Scottish Art Events: November 2021
Our November art highlights include COP26 responses from Glasgow's artists and galleries, as well as some exciting new exhibitions in Edinburgh
Opening the month, Transmission Gallery is the venue for an exhibition (running until 7 Nov) curated by Glasgow artist Cat Dunn in direct response to COP26, climate change and racism. For the show, Dunn has assembled a range of contributions from China, Cuba, Portugal and the USA to make the connections between the climate crisis and racial bias, patriarchy and colonialism.
Also linking into the themes of COP26, Tramway will show a work by multimedia storyteller Khvay Samnang titled Calling for Rain (19 Nov-6 Mar), specifically created for children and young people. The work in Tramway is inspired by a Cambodian epic poem and philosophical allegory, Reamker, using fantastical story to speak about the challenges of the climate crisis faced by Indigenous communities in contemporary times.

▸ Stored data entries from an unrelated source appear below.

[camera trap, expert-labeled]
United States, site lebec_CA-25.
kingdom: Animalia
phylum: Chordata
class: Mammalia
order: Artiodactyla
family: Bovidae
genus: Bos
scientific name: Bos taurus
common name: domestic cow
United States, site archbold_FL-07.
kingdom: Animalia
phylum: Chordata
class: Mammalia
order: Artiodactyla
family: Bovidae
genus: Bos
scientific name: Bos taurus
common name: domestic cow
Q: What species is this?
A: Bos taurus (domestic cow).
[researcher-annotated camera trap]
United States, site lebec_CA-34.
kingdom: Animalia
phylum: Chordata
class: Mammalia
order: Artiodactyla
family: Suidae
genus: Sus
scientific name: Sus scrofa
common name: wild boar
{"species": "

CCA also deals directly with issues surrounding COP26, in its exhibition The Word for World is Forest (until 11 Dec). This show brings together two organisations that work directly with Indigenous people and localities affected by the climate crisis to make filmic and photographic responses, and German photographer Sophie Reuter whose photo-series focuses on an eco-activist struggle to save the remaining part of the Hambacher forest located between Cologne and Aachen, decimated in the hunt for fossil fuel.
In Edinburgh, Fruitmarket opens a show of work by artist and anti-racist campaigner Howardena Pindell. Drawing from her lived experience of racism in the USA, Pindell uses an idiosyncratic method of spray painting through hole-punched stencils to make intricately layered works about “war, Apartheid, police violence, the AIDS crisis, slavery and the environment.” The exhibition brings together works on paper and two videos, and runs from 13 November to 2 May.
In Edinburgh Sculpture Workshop, the Beacon Tower is now inhabited by the work of sound artist and musician Raheel Khan, titled آثار (Traces). Through collaboration with the Multi-Cultural Family Base, Khan has made a composition of new music and recordings with the new residents of Edinburgh as they re-create in sound their impressions and experiences of the city. The new work can be visited until 15 January 2022.
Also continuing in Glasgow, 16 Nicholson Street’s exhibition Thriving in Disturbed Ground brings together five artists whose practices in different ways challenge dominant forms of labour and knowledge-making, looking instead to pre-industrial making, the paranormal, and cosmology. Until 21 November.